How to Organize Data

If and when your data submission request is approved, we will work with you to set up a repository for your data, known as a project, in Synapse. We will create a basic folder structure, based on community standards, that data contributors can build upon.

This page documents best practices for organizing data and other materials within your NF project. If you follow these recommendations, it will make the process of annotating your data easier.

Project Folders Overview

We will set up your Synapse project using a default structure with three folders:

Raw Data or Data
Milestone Reports or Reporting
Analysis

This is the default structure, although some older or independent projects (not sponsored by one of our funders) may not have this exact top-level scheme.

Within these three main folders, you have some flexibility to further structure your assets in whichever way fits your study.

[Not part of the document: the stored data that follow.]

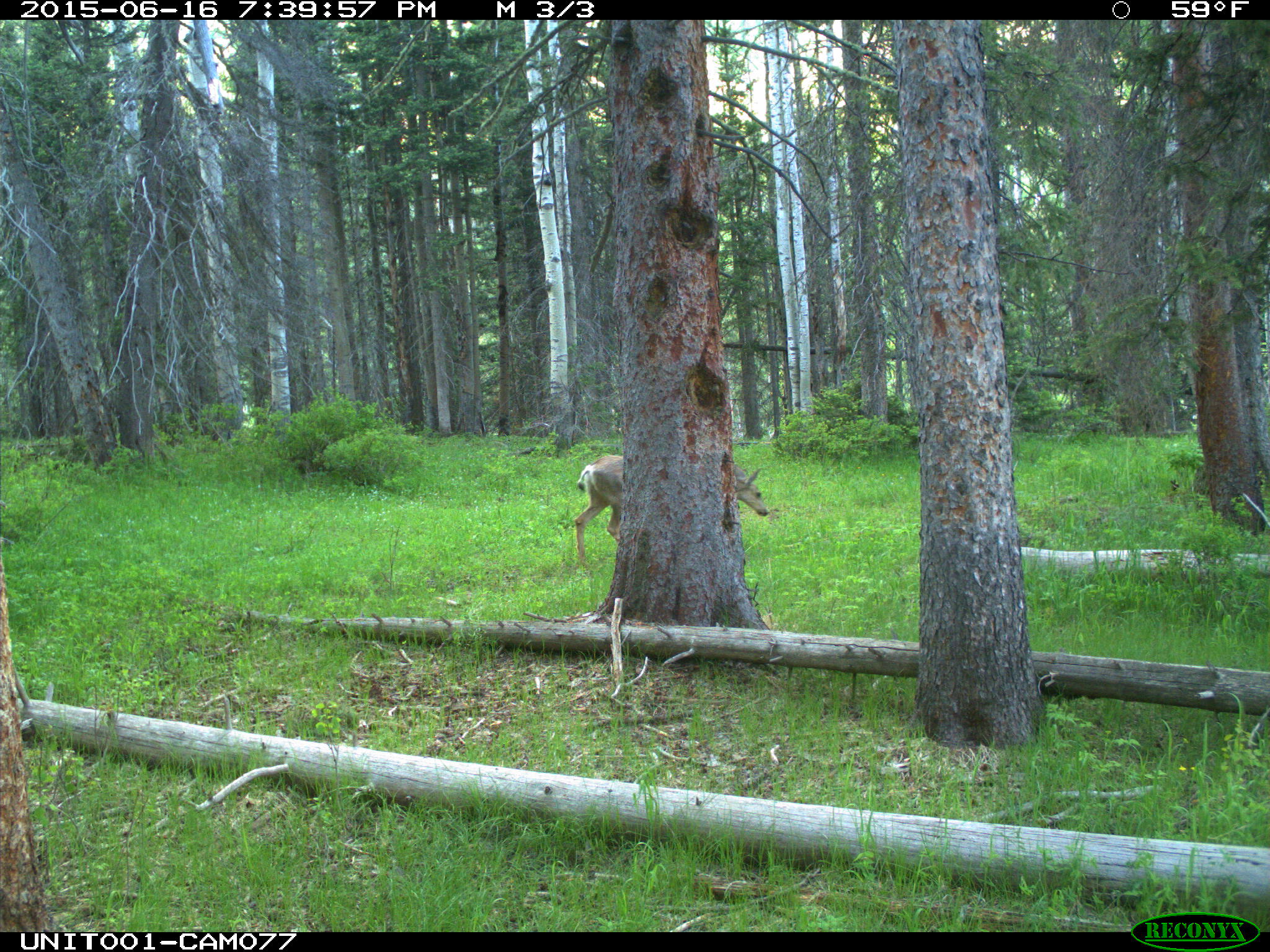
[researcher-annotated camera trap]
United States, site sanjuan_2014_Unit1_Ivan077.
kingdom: Animalia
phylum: Chordata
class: Mammalia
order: Artiodactyla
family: Cervidae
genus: Odocoileus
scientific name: Odocoileus hemionus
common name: mule deer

However, this structure does determine how governane can be applied, how easily you and consistency, community-friendliness, and ease of annotation, we’ve outlined some best practices below.

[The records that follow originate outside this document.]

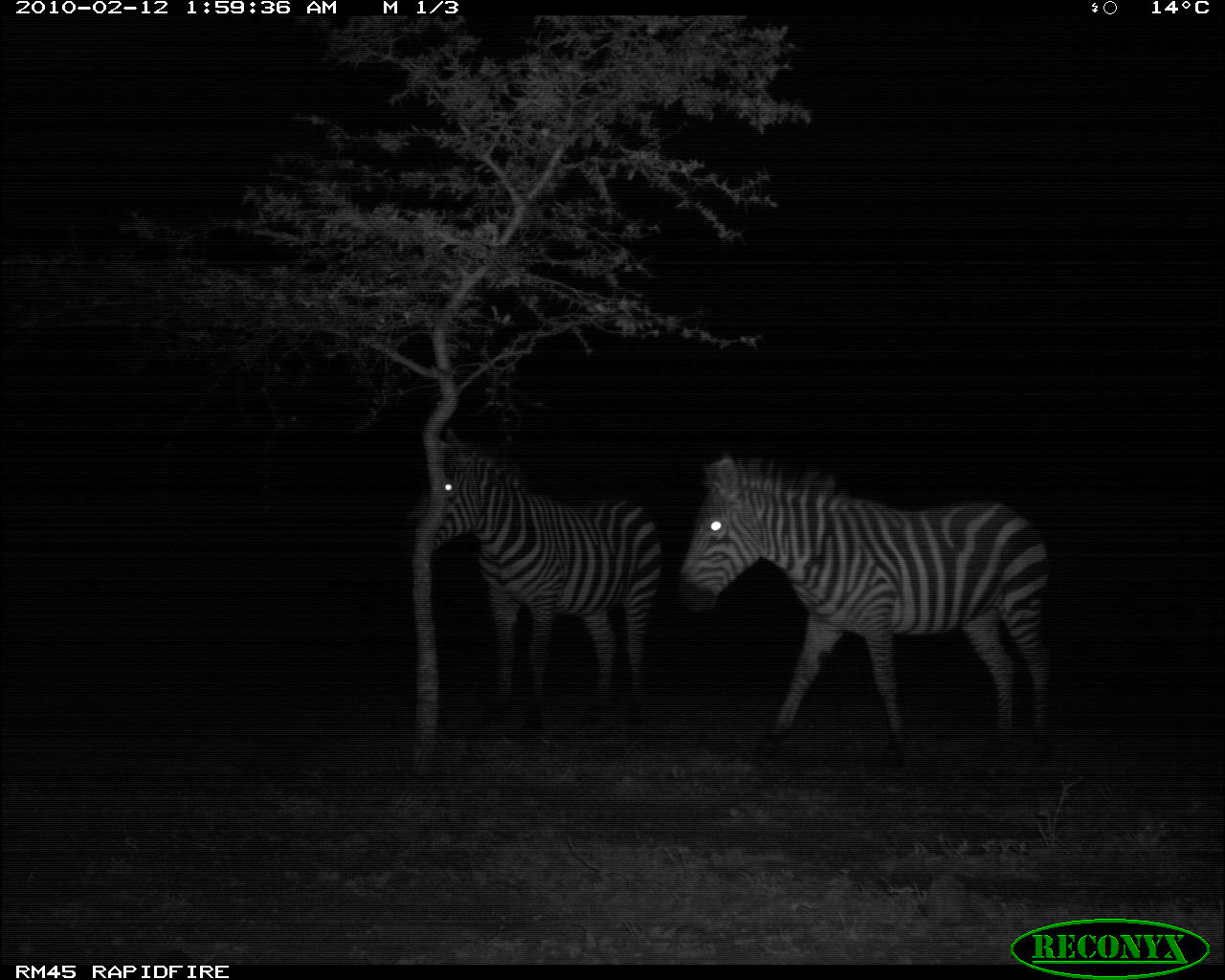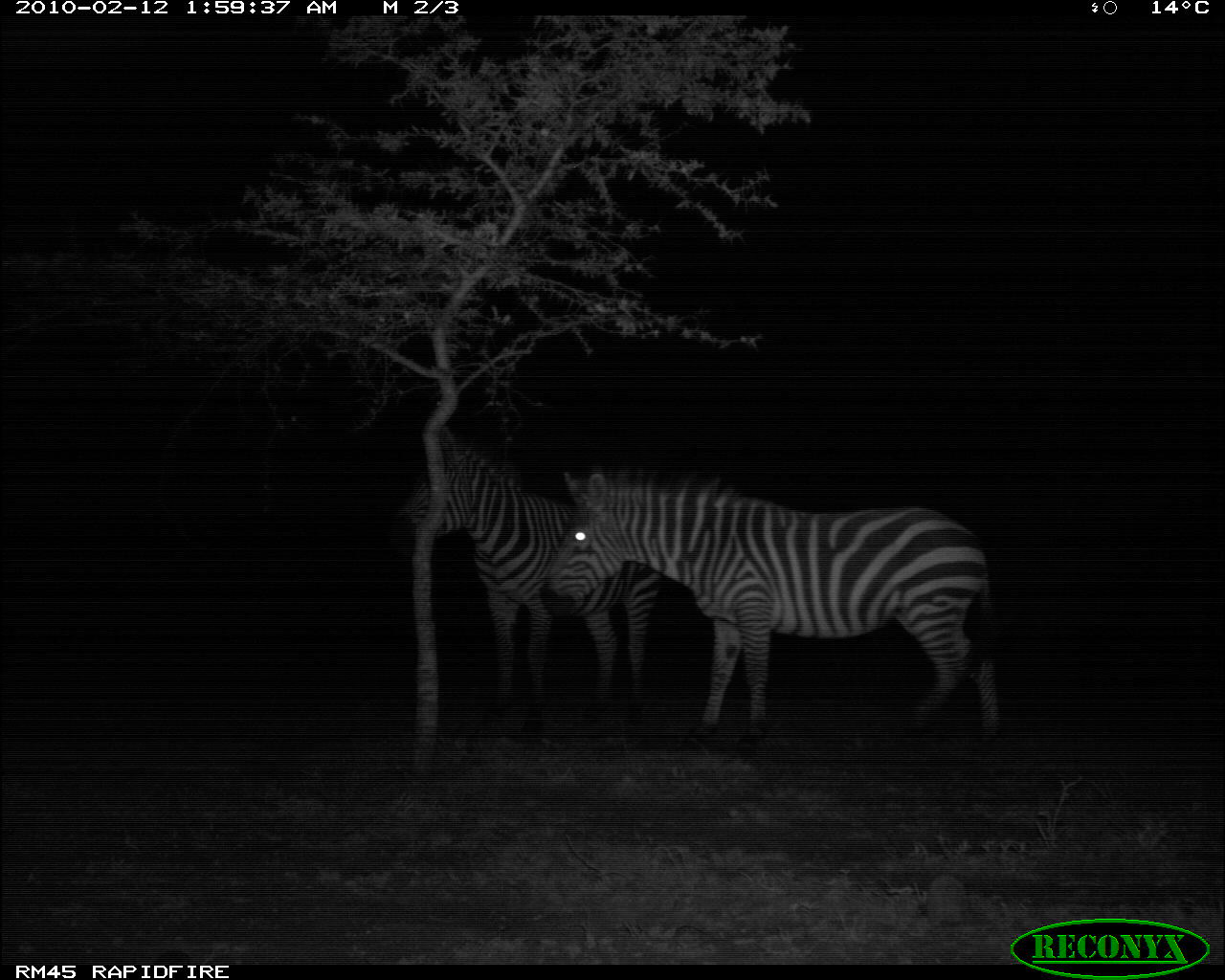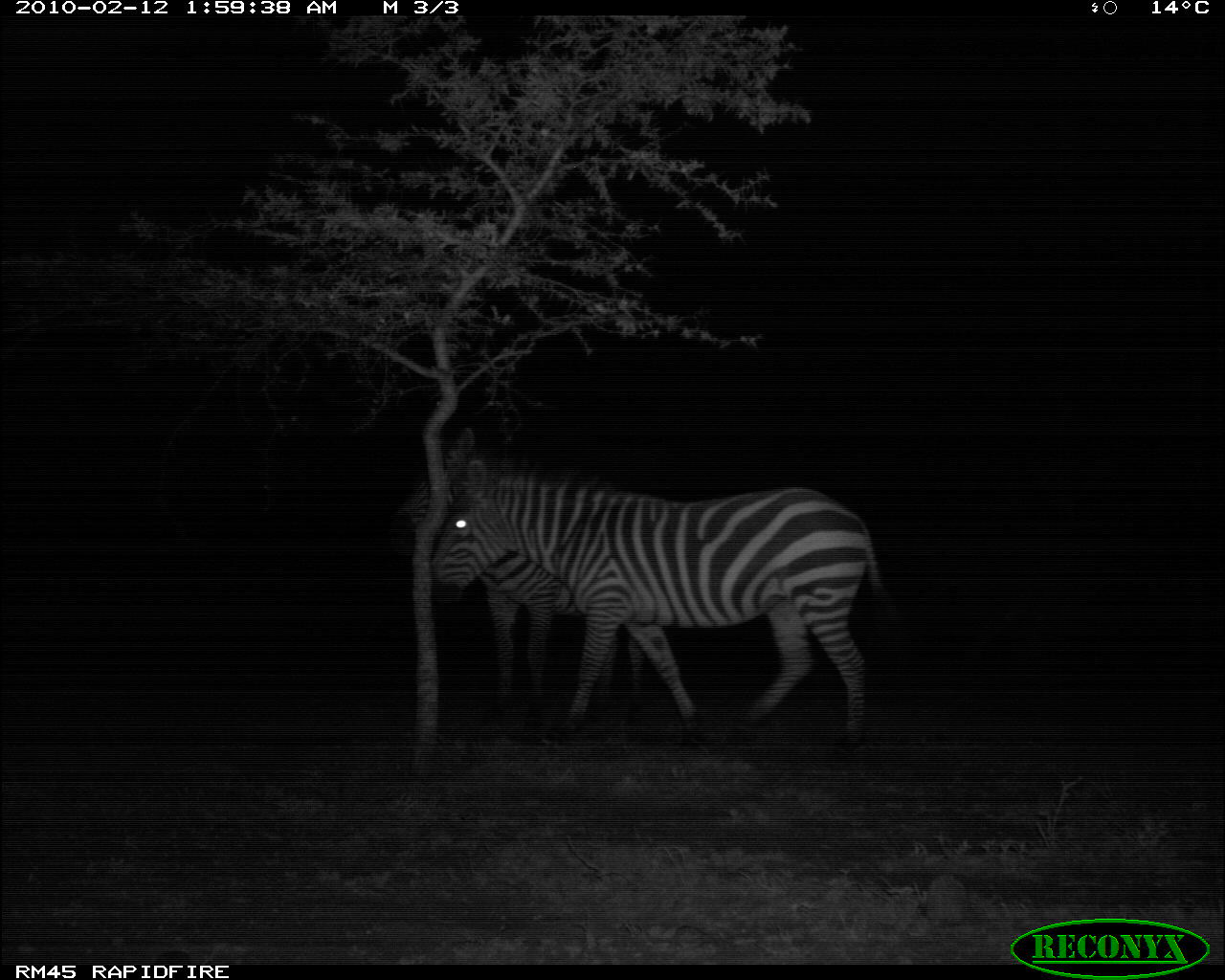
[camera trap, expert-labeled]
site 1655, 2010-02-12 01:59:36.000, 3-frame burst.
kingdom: Animalia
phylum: Chordata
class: Mammalia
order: Perissodactyla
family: Equidae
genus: Equus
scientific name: Equus quagga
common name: plains zebra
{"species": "Equus quagga (plains zebra)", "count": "2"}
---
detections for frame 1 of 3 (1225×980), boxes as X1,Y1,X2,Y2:
equus quagga: 677,450,1057,766; 405,427,664,729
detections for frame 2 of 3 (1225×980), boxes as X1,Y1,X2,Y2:
equus quagga: 540,462,1003,747; 391,417,664,711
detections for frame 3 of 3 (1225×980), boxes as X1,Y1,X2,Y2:
equus quagga: 421,448,897,744; 384,425,650,706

You can create an additional top-level folder to house materials that fall outside the scope of the pre-generated folders.

Raw Data or Data

The Raw Data or Data folder is intended to be further partitioned for different types of data. This format must be followed in order for your data to be detected with our data curation tooling. See example:

Typical structure

Raw Data
├── Imaging
    ├── img1.tiff
    ├── img2.tiff
    ├── manifest.csv
├── Cognitive Assessments
    ├── a_visit.xlsx
    ├── b_visit.xlsx
    ├── manifest.csv
├── RNA-seq
    ├── abc.fq.gz
    ├── def.fq.gz
    └── manifest.csv

We usually scaffold this structure based on your Data Sharing Plan. (If the Data Sharing Plan changes, you will need to add or delete some of these folders.) As a best practice, files should be in a folder under Raw Data and not directly under Raw Data, even if there is only one data type. For raw data types and formatting recommendations, see How to Format Your Data.

Real example

The Synodos NF2 project provides a good working example for organization of multiple raw data types within a Data folder. Here are guidelines that this example demonstrates:

Data type is againt the first and most important grouping factor. Create separate folders for separate data types—for example, an RNA-seq folder that will have .fastq files.
- A metadata schema can be applied at the folder level to describe all files within that folder (and any sub-folders). Since metadata are specific to data types, having the same type within a folder helps keep metadata valid and consistent.
For each data type, it is possible to group data in whatever way makes most sense for the study (e.g. batches). The example above groups RNA-seq data by release year. You may want to apply a different factor, such as by cohort.
Original raw data are separated from processed data.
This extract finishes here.